### TASK GOAL
Return the records below line for line, beginning with the first line and going on through the line that contains "1393 inches", with both of those lines included.

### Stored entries
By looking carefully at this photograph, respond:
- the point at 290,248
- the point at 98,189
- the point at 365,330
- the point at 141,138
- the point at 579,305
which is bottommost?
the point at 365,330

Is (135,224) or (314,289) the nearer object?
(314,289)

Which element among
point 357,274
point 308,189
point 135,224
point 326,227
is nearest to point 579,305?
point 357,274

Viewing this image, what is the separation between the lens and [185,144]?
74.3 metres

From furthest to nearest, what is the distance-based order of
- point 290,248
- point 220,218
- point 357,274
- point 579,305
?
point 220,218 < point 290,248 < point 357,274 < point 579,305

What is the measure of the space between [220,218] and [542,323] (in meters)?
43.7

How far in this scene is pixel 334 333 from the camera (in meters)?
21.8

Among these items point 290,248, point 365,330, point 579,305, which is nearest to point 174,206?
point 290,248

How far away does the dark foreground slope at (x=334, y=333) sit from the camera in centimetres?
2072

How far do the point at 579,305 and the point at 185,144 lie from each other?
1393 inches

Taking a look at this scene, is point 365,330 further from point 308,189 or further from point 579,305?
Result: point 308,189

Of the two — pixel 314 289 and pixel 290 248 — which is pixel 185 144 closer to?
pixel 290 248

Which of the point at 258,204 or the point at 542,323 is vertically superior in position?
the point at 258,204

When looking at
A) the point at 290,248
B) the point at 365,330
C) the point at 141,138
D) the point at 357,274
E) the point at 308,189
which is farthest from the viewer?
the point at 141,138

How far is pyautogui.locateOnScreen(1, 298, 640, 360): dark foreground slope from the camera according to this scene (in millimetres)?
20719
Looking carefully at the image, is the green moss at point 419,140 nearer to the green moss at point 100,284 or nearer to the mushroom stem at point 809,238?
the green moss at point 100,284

### RESULT OF THE EXERCISE
By looking carefully at this photograph, respond:
- the point at 290,248
- the point at 98,189
- the point at 365,330
- the point at 141,138
- the point at 579,305
which is bottommost?
the point at 365,330

Is (135,224) or (314,289) the nearer object?
(314,289)

Which element among
point 357,274
point 308,189
point 135,224
point 326,227
is nearest to point 579,305?
point 357,274

Viewing this image, what is the separation between the lens and [185,144]?
74.3 metres

From furthest to nearest, what is the distance-based order of
- point 290,248
- point 220,218
- point 357,274
- point 579,305
?
point 220,218 < point 290,248 < point 357,274 < point 579,305

What is the measure of the space between [220,218] and [542,323] (in meters)?
43.7

How far in this scene is pixel 334 333 from the camera (in meters)?
21.8

Among these items point 290,248, point 365,330, point 579,305, which is nearest to point 174,206?
point 290,248

How far away does the dark foreground slope at (x=334, y=333) sit from the camera in centimetres?
2072

How far do the point at 579,305 and the point at 185,144 lie from each other?
1393 inches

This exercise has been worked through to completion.